#### What the task asks
All of the records below are to be copied exactly.

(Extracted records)
══════

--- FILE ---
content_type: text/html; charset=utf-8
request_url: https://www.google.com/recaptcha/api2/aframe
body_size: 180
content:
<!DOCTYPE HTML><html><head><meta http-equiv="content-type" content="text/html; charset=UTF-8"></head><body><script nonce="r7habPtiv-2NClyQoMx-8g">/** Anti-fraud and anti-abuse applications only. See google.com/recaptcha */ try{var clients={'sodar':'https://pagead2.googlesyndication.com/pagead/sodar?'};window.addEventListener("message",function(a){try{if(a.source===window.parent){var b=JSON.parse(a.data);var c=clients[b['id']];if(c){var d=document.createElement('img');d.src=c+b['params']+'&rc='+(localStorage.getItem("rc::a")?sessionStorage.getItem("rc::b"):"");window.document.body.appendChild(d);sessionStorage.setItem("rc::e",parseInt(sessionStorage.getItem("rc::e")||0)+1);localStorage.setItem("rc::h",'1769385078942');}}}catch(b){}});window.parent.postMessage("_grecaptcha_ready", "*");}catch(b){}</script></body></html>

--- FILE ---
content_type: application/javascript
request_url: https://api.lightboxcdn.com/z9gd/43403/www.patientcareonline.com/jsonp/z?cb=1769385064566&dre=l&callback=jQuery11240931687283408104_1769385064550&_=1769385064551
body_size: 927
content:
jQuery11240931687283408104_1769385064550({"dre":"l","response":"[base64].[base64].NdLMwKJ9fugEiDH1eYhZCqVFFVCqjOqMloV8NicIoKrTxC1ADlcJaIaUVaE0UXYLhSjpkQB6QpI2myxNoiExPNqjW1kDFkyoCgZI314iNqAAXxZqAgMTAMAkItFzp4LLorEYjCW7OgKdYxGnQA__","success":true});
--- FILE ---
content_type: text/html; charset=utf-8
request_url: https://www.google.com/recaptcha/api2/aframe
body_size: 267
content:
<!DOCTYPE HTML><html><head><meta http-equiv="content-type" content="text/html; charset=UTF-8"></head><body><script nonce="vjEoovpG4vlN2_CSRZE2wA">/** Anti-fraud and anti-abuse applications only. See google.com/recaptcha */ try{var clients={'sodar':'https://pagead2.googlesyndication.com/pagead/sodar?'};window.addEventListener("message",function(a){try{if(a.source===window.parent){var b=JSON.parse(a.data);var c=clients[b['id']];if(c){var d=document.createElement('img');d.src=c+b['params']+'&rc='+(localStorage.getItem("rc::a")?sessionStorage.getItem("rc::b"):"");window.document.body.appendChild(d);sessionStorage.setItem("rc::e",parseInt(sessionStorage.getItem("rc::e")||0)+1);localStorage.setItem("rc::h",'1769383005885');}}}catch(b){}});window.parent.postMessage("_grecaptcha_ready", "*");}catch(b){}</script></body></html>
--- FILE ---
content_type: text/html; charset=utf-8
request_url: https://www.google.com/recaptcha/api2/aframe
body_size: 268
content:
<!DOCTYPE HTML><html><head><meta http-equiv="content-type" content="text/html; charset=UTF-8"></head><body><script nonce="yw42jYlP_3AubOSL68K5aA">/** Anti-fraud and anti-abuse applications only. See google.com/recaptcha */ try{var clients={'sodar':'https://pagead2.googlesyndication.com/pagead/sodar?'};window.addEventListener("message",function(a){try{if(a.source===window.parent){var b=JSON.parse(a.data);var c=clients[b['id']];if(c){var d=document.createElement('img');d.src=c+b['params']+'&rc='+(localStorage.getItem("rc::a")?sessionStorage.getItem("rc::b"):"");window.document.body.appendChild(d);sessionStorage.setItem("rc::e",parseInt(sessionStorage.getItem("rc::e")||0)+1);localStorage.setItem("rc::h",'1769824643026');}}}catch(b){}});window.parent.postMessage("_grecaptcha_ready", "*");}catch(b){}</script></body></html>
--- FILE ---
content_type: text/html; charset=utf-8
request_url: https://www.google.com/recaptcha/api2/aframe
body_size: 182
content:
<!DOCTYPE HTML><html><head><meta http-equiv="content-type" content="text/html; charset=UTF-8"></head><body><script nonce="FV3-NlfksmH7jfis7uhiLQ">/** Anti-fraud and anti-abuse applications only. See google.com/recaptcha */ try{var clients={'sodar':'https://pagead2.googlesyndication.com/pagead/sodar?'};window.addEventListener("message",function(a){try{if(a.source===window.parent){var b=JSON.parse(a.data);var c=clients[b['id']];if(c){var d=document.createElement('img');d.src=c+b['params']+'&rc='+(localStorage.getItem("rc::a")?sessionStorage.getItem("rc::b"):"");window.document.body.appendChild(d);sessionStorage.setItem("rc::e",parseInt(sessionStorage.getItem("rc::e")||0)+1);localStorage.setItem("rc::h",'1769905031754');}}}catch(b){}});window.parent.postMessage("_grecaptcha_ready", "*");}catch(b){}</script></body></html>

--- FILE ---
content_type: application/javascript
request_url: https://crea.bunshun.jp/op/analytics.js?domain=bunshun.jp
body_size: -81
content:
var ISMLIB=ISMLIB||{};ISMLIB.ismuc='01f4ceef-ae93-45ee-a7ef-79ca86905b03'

══════

#### Answer for this exercise
--- FILE ---
content_type: text/html; charset=utf-8
request_url: https://www.google.com/recaptcha/api2/aframe
body_size: 180
content:
<!DOCTYPE HTML><html><head><meta http-equiv="content-type" content="text/html; charset=UTF-8"></head><body><script nonce="r7habPtiv-2NClyQoMx-8g">/** Anti-fraud and anti-abuse applications only. See google.com/recaptcha */ try{var clients={'sodar':'https://pagead2.googlesyndication.com/pagead/sodar?'};window.addEventListener("message",function(a){try{if(a.source===window.parent){var b=JSON.parse(a.data);var c=clients[b['id']];if(c){var d=document.createElement('img');d.src=c+b['params']+'&rc='+(localStorage.getItem("rc::a")?sessionStorage.getItem("rc::b"):"");window.document.body.appendChild(d);sessionStorage.setItem("rc::e",parseInt(sessionStorage.getItem("rc::e")||0)+1);localStorage.setItem("rc::h",'1769385078942');}}}catch(b){}});window.parent.postMessage("_grecaptcha_ready", "*");}catch(b){}</script></body></html>

--- FILE ---
content_type: application/javascript
request_url: https://api.lightboxcdn.com/z9gd/43403/www.patientcareonline.com/jsonp/z?cb=1769385064566&dre=l&callback=jQuery11240931687283408104_1769385064550&_=1769385064551
body_size: 927
content:
jQuery11240931687283408104_1769385064550({"dre":"l","response":"[base64].[base64].NdLMwKJ9fugEiDH1eYhZCqVFFVCqjOqMloV8NicIoKrTxC1ADlcJaIaUVaE0UXYLhSjpkQB6QpI2myxNoiExPNqjW1kDFkyoCgZI314iNqAAXxZqAgMTAMAkItFzp4LLorEYjCW7OgKdYxGnQA__","success":true});
--- FILE ---
content_type: text/html; charset=utf-8
request_url: https://www.google.com/recaptcha/api2/aframe
body_size: 267
content:
<!DOCTYPE HTML><html><head><meta http-equiv="content-type" content="text/html; charset=UTF-8"></head><body><script nonce="vjEoovpG4vlN2_CSRZE2wA">/** Anti-fraud and anti-abuse applications only. See google.com/recaptcha */ try{var clients={'sodar':'https://pagead2.googlesyndication.com/pagead/sodar?'};window.addEventListener("message",function(a){try{if(a.source===window.parent){var b=JSON.parse(a.data);var c=clients[b['id']];if(c){var d=document.createElement('img');d.src=c+b['params']+'&rc='+(localStorage.getItem("rc::a")?sessionStorage.getItem("rc::b"):"");window.document.body.appendChild(d);sessionStorage.setItem("rc::e",parseInt(sessionStorage.getItem("rc::e")||0)+1);localStorage.setItem("rc::h",'1769383005885');}}}catch(b){}});window.parent.postMessage("_grecaptcha_ready", "*");}catch(b){}</script></body></html>
--- FILE ---
content_type: text/html; charset=utf-8
request_url: https://www.google.com/recaptcha/api2/aframe
body_size: 268
content:
<!DOCTYPE HTML><html><head><meta http-equiv="content-type" content="text/html; charset=UTF-8"></head><body><script nonce="yw42jYlP_3AubOSL68K5aA">/** Anti-fraud and anti-abuse applications only. See google.com/recaptcha */ try{var clients={'sodar':'https://pagead2.googlesyndication.com/pagead/sodar?'};window.addEventListener("message",function(a){try{if(a.source===window.parent){var b=JSON.parse(a.data);var c=clients[b['id']];if(c){var d=document.createElement('img');d.src=c+b['params']+'&rc='+(localStorage.getItem("rc::a")?sessionStorage.getItem("rc::b"):"");window.document.body.appendChild(d);sessionStorage.setItem("rc::e",parseInt(sessionStorage.getItem("rc::e")||0)+1);localStorage.setItem("rc::h",'1769824643026');}}}catch(b){}});window.parent.postMessage("_grecaptcha_ready", "*");}catch(b){}</script></body></html>
--- FILE ---
content_type: text/html; charset=utf-8
request_url: https://www.google.com/recaptcha/api2/aframe
body_size: 182
content:
<!DOCTYPE HTML><html><head><meta http-equiv="content-type" content="text/html; charset=UTF-8"></head><body><script nonce="FV3-NlfksmH7jfis7uhiLQ">/** Anti-fraud and anti-abuse applications only. See google.com/recaptcha */ try{var clients={'sodar':'https://pagead2.googlesyndication.com/pagead/sodar?'};window.addEventListener("message",function(a){try{if(a.source===window.parent){var b=JSON.parse(a.data);var c=clients[b['id']];if(c){var d=document.createElement('img');d.src=c+b['params']+'&rc='+(localStorage.getItem("rc::a")?sessionStorage.getItem("rc::b"):"");window.document.body.appendChild(d);sessionStorage.setItem("rc::e",parseInt(sessionStorage.getItem("rc::e")||0)+1);localStorage.setItem("rc::h",'1769905031754');}}}catch(b){}});window.parent.postMessage("_grecaptcha_ready", "*");}catch(b){}</script></body></html>

--- FILE ---
content_type: application/javascript
request_url: https://crea.bunshun.jp/op/analytics.js?domain=bunshun.jp
body_size: -81
content:
var ISMLIB=ISMLIB||{};ISMLIB.ismuc='01f4ceef-ae93-45ee-a7ef-79ca86905b03'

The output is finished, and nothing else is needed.